The main repeating unit is the following formula (A)

Unit (A) and the following formula (B)

(In formula, X has a C3-C20 alkylene group, R represents a hydrogen atom, a C1-C20 alkyl group, or a cycloalkyl group, and m shows the integer of 1-10.)
Wherein the unit (B) represented in the molar ratio of the unit (A) and the unit (B) (A / B) is 80 / 20-99 / 1 der is, measured in methylene chloride solution of 20 ° C. and specific viscosity 0.20 to 1.50 der Ru polycarbonate resin.   The polycarbonate resin according to claim 1, wherein the molar ratio (A / B) of the unit (A) to the unit (B) is 85/15 to 98/2.   2. The polycarbonate resin according to claim 1, wherein in the unit (B), R in the formula (B) is a hydrogen atom or an alkyl group having 1 to 12 carbon atoms, and X has 3 to 12 carbon atoms.

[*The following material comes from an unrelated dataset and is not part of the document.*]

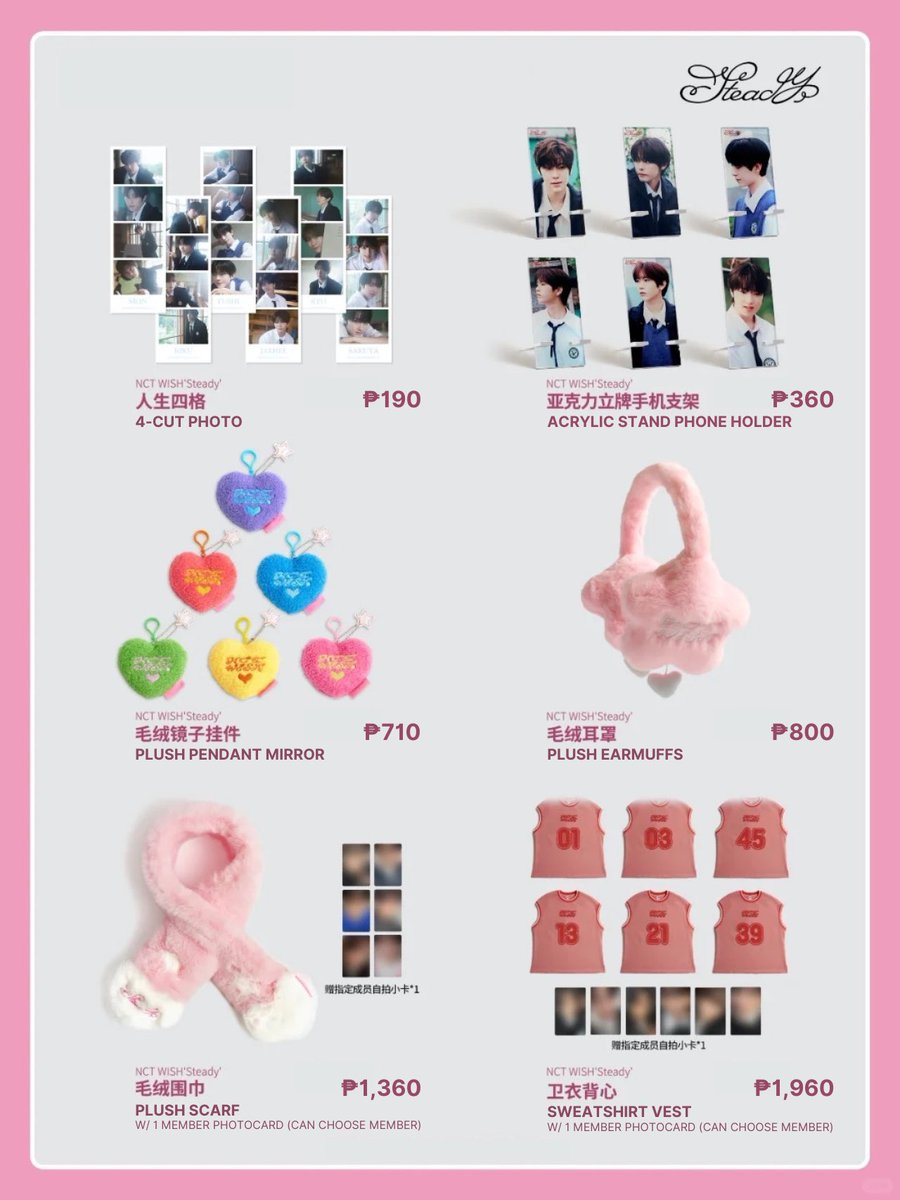 NCTWISH STEADY 中華MD ＼ 🛒Qoo10 予約 ▫️イヤーマフ ▫️マフラー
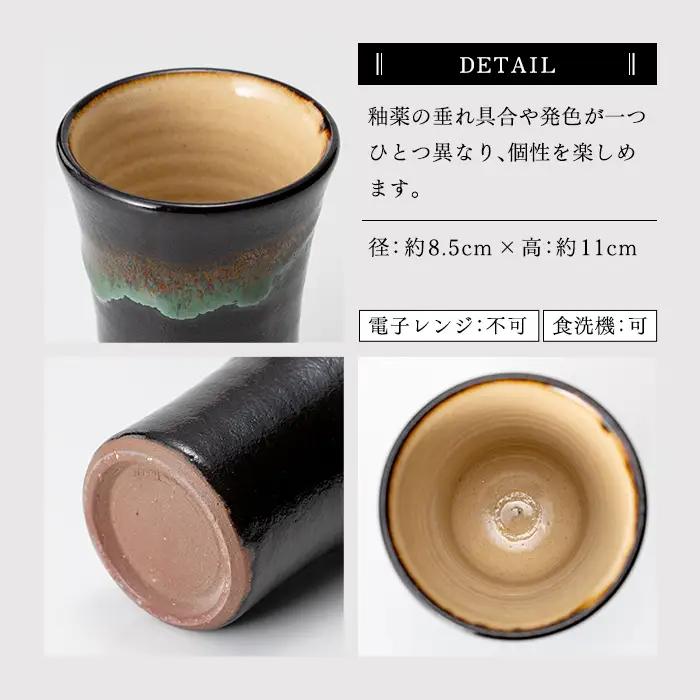 a290 姶良市の伝統工芸品「龍門司焼」ビアカップ(黒釉青流し)酒器としてビールはもちろんシンプルでおしゃれなタンブラーとしてもおすすめ【龍門司焼企業組合】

The polycarbonate resin according to claim 1, which has a specific viscosity measured in a methylene chloride solution at 20 ° C of 0.25 to 1.20 .   The polycarbonate resin according to claim 1, which has a saturated water absorption of 1.0% or less.   The polycarbonate resin according to claim 1, which has a pencil hardness of F to 4H.   The polycarbonate resin according to claim 1, which has a glass transition temperature of 70C to 130C.   A molded article made of the polycarbonate resin according to any one of claims 1 to 7.   The film which uses the polycarbonate resin as described in any one of Claims 1-7 as a raw material.